Previewing on Android: There is this http://code.google.com/p/android-ui-utils/


Did you manage to get it working? Because me and a fellow android developer couldn't.


Has worked really well for me, nice and simple.


Can't agree enough with Slicy. It has saved me hours of time and headaches, as well as my designer. I think it's the kind of tool that has to fit your workflow, but if it does, absolutely worth it.


I've found that Skala Preview is also a very solid app for live previewing. Somewhat different to others, it integrates with Photoshop for live retina previews. I've no association, its just a great app.

http://bjango.com/mac/skalapreview/


Absolutely agree with the last point.
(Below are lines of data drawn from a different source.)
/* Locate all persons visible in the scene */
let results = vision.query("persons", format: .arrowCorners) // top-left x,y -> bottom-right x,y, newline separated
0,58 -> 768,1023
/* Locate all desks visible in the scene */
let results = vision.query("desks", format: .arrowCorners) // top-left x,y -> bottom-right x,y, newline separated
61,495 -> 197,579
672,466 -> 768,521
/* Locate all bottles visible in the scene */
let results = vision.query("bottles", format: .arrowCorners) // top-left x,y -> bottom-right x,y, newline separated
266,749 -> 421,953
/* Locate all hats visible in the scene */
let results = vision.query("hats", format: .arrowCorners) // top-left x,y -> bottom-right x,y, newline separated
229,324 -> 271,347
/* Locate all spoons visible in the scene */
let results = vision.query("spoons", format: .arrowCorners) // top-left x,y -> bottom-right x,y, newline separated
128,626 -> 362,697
While I wouldn't expect a designer to throw down much Objective-C quickly, the "move this element 5 points to the right" game can be played by a designer.

Add 5 minutes of guidance from a developer and some forethought (subclasses for common button idioms in your app and how to apply them to elements; storyboard overview; a hand from a developer to hook up a table view cell nib, etc) could save the developers a lot of time. Even gawds, understanding the naming conventions around assets.


My designer works in indesign, designs for 1x and scales up. As long as you know that images are 50%, it's much faster then doing everything in even pixels.


I can't imagine how app design in InDesign should work. Yes, InDesign has some effects, but they are not the same quality and power as PhotoShop's, and overall many of the tools lack pixel-precision that is needed.

Sure, it can work 90% of the way, but I'd recommend designing only in PhotoShop - it is the tool, best optimised for that.


PS is really heavy. It's powerful, but cumbersome for app design. Indd is way faster if you're designing up flows. You can change a color universally, embed things in different files in one command, you can set styles for type so every header, subhead, paragraph, etc, is the same, and you can change that all at once across all you files/design. And if you make a style guide, it's a lot faster.


I'm just an amateur, but I like to design as much as possible in vector graphics (I use inkscape) and then switch to bitmap (gimp for me, photoshop for most I guess) for the finishing touches. Makes it so much easier to scale stuff.


Slicy is a gift from god. Not only does it save time but it makes it easy to do a full batch export of all assets, at 1x and 2x resolutions.